Saved data entries
-- -- --
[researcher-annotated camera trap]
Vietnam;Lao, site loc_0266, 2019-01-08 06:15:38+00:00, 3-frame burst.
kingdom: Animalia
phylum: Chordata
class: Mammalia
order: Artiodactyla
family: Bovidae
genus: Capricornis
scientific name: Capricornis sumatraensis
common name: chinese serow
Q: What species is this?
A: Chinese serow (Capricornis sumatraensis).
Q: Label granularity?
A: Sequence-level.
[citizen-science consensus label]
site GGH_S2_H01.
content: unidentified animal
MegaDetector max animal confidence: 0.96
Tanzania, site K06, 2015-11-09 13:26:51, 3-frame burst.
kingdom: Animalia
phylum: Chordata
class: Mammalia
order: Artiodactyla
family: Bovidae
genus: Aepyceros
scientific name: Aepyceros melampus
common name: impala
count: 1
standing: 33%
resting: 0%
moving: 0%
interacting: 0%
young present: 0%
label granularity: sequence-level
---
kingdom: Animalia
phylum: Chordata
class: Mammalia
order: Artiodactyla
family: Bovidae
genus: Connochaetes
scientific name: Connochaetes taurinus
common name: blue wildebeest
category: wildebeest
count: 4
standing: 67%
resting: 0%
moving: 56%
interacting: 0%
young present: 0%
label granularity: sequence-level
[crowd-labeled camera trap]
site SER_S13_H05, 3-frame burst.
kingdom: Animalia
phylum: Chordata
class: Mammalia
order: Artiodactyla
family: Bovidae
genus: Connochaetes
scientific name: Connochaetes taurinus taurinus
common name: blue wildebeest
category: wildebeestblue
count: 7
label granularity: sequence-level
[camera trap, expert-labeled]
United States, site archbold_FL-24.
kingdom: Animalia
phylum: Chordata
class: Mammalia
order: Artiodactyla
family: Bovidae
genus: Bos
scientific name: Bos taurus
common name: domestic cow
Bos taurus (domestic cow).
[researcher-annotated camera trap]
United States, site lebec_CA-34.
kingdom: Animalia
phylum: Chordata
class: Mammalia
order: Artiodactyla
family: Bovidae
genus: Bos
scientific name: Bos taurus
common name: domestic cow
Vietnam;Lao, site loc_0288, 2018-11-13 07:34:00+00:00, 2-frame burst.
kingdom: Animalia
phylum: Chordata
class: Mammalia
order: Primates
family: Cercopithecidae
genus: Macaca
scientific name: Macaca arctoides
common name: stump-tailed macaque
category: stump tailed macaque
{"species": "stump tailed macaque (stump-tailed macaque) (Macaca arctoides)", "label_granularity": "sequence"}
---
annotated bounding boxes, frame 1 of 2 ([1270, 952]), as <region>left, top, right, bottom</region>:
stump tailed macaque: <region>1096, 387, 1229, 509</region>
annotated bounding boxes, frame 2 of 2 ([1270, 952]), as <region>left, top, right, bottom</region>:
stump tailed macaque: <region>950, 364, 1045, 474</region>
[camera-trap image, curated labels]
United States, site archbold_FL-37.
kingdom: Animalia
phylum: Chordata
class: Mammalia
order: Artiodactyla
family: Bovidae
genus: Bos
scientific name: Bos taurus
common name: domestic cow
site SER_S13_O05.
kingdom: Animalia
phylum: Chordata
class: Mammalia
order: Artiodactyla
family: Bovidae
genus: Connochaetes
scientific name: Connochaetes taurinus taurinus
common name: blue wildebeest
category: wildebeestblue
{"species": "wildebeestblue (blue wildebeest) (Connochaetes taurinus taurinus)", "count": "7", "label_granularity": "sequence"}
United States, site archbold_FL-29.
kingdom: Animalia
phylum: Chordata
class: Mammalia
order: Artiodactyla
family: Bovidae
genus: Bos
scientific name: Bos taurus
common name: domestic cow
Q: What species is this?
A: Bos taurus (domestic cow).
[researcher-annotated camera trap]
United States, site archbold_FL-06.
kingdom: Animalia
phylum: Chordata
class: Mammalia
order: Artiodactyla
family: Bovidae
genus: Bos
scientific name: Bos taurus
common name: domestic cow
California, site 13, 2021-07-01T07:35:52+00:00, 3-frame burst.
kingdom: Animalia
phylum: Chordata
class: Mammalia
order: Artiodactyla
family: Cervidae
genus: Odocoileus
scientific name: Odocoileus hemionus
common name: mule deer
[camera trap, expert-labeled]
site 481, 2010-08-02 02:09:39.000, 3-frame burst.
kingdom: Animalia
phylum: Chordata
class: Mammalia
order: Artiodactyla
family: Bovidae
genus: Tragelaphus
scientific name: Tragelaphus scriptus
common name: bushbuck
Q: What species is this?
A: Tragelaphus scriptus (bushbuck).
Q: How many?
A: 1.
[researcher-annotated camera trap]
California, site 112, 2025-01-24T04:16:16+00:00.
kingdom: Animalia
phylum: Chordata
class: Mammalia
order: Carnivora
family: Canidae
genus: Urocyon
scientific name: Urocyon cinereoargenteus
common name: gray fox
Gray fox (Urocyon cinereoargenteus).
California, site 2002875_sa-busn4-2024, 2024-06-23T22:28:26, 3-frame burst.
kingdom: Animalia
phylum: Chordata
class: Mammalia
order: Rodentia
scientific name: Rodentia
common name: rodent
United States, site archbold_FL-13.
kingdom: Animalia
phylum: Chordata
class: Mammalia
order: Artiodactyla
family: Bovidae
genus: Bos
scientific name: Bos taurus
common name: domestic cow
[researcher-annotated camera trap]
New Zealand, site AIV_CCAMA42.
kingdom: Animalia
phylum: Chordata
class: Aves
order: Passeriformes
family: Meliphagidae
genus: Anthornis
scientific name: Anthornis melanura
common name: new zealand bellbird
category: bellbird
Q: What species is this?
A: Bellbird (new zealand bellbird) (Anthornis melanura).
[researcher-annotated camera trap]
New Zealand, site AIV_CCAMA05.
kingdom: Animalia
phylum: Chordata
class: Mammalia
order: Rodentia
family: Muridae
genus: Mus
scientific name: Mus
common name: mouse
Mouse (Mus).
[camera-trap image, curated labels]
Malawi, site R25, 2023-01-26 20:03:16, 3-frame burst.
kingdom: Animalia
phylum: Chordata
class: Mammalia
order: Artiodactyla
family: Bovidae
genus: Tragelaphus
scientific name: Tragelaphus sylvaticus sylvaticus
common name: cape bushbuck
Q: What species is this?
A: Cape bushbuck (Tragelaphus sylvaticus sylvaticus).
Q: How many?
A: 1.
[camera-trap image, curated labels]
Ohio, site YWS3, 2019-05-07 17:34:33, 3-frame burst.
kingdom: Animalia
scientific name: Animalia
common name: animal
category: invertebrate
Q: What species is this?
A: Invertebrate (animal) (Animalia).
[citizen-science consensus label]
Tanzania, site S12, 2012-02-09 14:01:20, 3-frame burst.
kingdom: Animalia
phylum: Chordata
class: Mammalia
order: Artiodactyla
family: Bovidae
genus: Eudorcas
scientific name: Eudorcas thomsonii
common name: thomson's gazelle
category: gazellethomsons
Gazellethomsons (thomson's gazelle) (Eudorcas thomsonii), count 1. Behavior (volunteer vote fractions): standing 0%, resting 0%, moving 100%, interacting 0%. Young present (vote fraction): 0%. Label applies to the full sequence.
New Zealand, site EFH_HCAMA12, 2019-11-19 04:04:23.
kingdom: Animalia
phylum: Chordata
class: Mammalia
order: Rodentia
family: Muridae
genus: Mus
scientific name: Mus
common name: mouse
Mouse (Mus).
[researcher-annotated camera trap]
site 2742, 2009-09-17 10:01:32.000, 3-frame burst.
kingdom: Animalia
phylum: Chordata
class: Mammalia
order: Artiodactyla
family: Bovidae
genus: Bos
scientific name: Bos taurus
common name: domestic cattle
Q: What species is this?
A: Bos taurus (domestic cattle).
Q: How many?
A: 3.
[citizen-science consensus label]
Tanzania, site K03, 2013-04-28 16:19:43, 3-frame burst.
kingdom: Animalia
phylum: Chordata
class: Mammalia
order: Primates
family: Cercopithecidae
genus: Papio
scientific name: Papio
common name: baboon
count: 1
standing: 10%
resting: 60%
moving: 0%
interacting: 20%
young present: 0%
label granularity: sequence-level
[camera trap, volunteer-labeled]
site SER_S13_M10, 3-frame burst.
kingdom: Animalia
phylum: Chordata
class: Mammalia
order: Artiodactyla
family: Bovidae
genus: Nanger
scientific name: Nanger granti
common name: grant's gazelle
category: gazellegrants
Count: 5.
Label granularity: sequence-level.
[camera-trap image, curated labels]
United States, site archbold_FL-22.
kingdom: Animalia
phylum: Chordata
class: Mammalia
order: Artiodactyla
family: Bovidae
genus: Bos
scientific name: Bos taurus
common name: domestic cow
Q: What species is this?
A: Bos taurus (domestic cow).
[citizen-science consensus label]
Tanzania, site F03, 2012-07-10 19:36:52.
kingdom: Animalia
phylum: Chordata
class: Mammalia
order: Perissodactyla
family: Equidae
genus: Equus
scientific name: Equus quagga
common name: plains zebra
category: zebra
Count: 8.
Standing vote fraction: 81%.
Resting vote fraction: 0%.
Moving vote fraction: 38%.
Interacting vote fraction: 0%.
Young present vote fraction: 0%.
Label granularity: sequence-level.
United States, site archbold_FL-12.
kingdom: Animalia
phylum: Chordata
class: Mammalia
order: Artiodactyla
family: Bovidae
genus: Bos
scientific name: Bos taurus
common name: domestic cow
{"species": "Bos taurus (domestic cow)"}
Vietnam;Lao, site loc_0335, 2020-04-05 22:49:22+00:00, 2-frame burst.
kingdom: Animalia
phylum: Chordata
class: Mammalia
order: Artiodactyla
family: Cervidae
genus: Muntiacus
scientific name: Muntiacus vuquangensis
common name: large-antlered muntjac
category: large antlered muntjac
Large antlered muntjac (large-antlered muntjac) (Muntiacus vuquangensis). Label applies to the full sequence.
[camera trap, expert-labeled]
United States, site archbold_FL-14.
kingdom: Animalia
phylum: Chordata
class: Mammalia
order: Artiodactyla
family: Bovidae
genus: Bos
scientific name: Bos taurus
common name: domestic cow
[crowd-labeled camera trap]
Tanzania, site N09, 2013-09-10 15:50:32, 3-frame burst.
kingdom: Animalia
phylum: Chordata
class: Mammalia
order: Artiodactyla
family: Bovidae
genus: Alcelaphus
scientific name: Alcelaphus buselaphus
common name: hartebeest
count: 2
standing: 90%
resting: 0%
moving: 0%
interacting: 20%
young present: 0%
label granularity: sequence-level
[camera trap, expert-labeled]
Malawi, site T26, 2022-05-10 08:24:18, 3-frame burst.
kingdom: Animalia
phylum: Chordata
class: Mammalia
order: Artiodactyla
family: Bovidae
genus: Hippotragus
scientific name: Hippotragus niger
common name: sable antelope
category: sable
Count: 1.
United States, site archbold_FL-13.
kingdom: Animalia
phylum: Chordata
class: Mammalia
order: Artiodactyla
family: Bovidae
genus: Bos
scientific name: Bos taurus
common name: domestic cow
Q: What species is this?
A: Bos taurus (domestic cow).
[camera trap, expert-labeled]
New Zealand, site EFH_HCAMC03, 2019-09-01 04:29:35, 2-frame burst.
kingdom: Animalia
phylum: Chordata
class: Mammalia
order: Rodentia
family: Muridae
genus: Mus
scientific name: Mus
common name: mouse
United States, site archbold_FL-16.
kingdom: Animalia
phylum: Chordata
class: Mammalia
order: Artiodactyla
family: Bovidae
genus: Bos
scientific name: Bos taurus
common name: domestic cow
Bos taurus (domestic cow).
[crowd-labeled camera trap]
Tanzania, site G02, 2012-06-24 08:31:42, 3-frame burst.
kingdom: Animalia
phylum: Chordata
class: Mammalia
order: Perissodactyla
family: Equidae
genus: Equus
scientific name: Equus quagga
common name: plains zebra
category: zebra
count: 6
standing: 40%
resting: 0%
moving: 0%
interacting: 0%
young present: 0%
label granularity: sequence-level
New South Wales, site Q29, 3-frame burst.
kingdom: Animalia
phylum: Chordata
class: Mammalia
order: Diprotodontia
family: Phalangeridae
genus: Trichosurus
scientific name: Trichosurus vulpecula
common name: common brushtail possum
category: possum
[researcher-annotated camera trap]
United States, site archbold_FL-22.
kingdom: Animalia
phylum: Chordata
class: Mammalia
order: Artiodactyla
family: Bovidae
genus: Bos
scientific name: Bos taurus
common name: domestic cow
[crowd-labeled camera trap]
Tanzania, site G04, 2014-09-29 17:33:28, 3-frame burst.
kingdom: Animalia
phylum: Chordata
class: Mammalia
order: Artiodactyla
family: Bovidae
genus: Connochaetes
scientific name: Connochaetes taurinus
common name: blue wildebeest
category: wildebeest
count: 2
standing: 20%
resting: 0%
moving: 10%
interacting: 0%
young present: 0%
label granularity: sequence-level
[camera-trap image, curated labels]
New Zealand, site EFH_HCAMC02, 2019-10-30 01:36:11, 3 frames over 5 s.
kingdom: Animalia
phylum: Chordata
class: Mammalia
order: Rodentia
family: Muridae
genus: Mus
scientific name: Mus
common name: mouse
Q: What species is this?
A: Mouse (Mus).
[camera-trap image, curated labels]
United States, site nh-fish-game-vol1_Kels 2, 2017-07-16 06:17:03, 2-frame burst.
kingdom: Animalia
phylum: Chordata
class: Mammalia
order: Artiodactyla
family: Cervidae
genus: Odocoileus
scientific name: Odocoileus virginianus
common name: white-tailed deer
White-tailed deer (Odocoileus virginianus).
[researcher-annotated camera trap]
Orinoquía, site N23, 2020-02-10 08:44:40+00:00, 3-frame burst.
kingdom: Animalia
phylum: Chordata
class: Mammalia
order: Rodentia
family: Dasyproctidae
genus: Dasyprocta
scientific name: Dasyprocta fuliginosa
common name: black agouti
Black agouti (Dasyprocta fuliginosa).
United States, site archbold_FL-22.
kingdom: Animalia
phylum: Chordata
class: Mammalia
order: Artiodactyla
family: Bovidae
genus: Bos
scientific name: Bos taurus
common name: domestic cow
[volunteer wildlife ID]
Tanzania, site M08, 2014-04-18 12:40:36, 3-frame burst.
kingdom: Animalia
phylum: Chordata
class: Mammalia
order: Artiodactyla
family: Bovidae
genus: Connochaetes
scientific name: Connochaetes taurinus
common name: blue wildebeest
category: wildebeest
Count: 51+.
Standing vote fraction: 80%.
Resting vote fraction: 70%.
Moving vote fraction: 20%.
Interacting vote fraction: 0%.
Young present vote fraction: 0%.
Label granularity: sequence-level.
-- -- --
[EXERCISE REQUIREMENTS] Every line above that holds the word "Vietnam" should be copied out.

[SOLUTION TO THIS TASK]
Vietnam;Lao, site loc_0266, 2019-01-08 06:15:38+00:00, 3-frame burst.
Vietnam;Lao, site loc_0288, 2018-11-13 07:34:00+00:00, 2-frame burst.
Vietnam;Lao, site loc_0335, 2020-04-05 22:49:22+00:00, 2-frame burst.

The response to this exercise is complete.